• **WHAT TO DO**: Repeat the whole listing below precisely. Omit all pictures.

──────── DATA RECORDS ────────

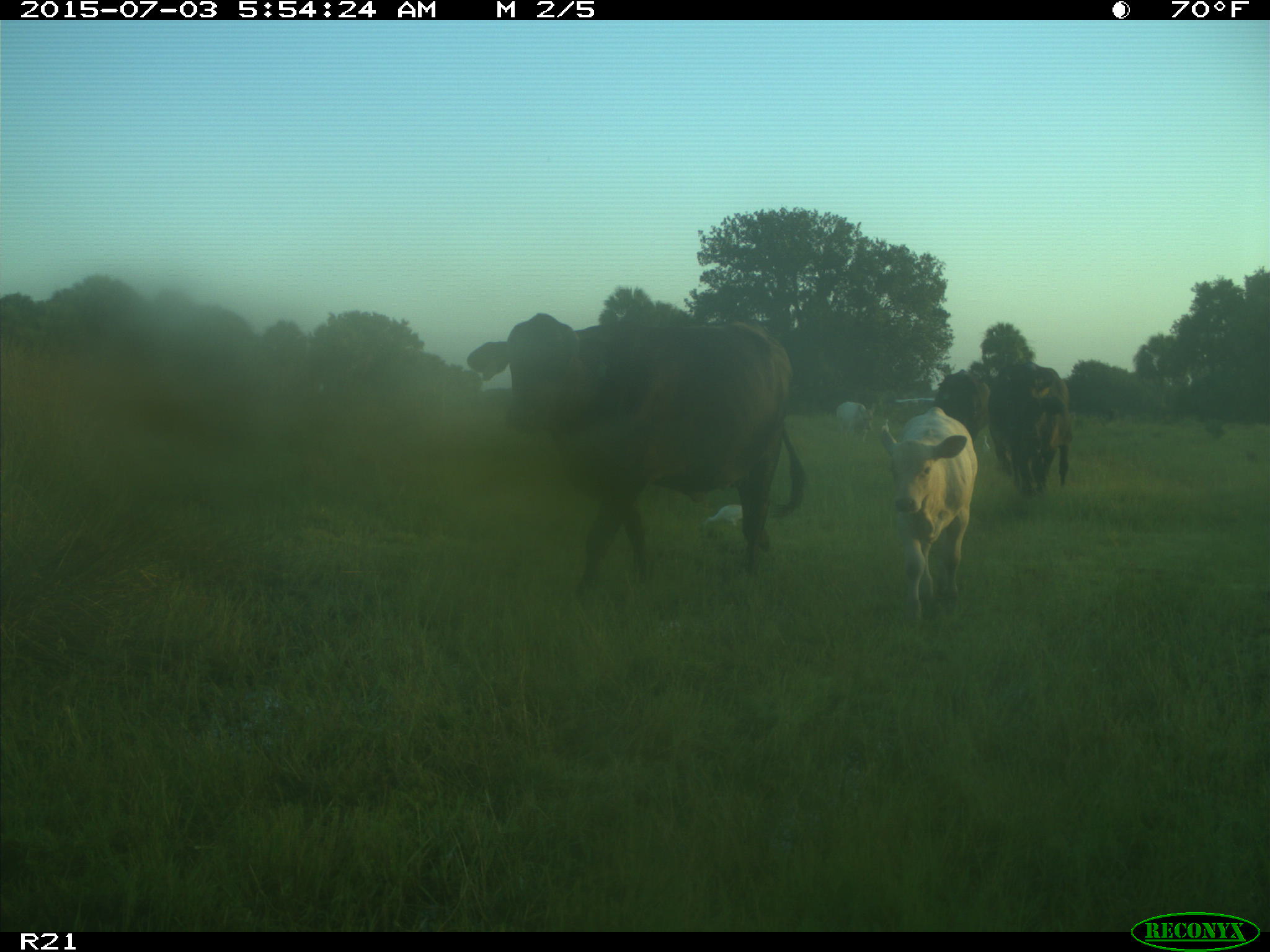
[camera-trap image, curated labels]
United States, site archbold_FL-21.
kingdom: Animalia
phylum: Chordata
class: Mammalia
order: Artiodactyla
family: Bovidae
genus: Bos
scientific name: Bos taurus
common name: domestic cow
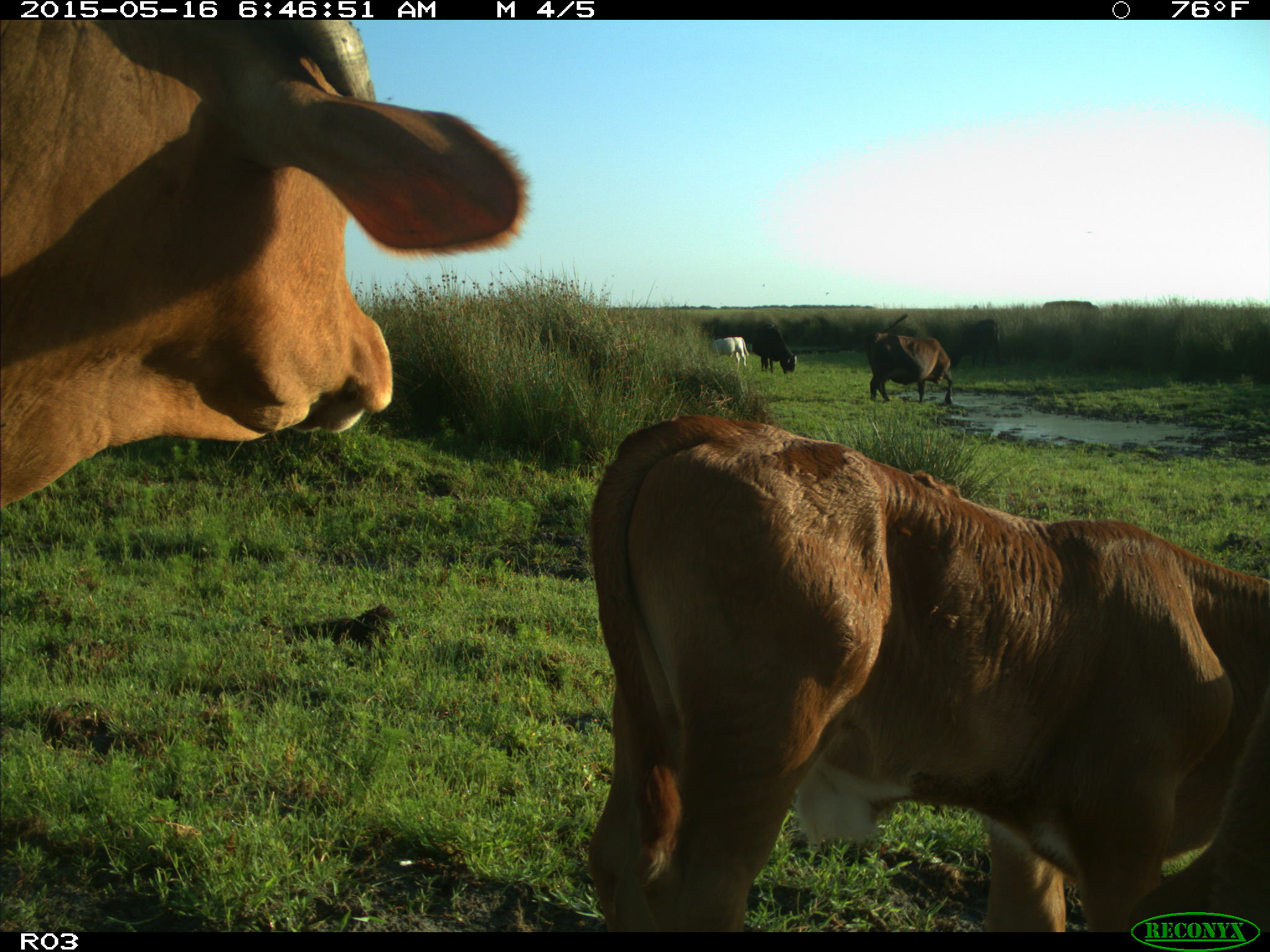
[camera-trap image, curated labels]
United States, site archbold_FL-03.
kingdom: Animalia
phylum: Chordata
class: Mammalia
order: Artiodactyla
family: Bovidae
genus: Bos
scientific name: Bos taurus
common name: domestic cow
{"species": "Bos taurus (domestic cow)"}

────────

• **ANSWER TO THE EXERCISE**:
[camera-trap image, curated labels]
United States, site archbold_FL-21.
kingdom: Animalia
phylum: Chordata
class: Mammalia
order: Artiodactyla
family: Bovidae
genus: Bos
scientific name: Bos taurus
common name: domestic cow
[camera-trap image, curated labels]
United States, site archbold_FL-03.
kingdom: Animalia
phylum: Chordata
class: Mammalia
order: Artiodactyla
family: Bovidae
genus: Bos
scientific name: Bos taurus
common name: domestic cow
{"species": "Bos taurus (domestic cow)"}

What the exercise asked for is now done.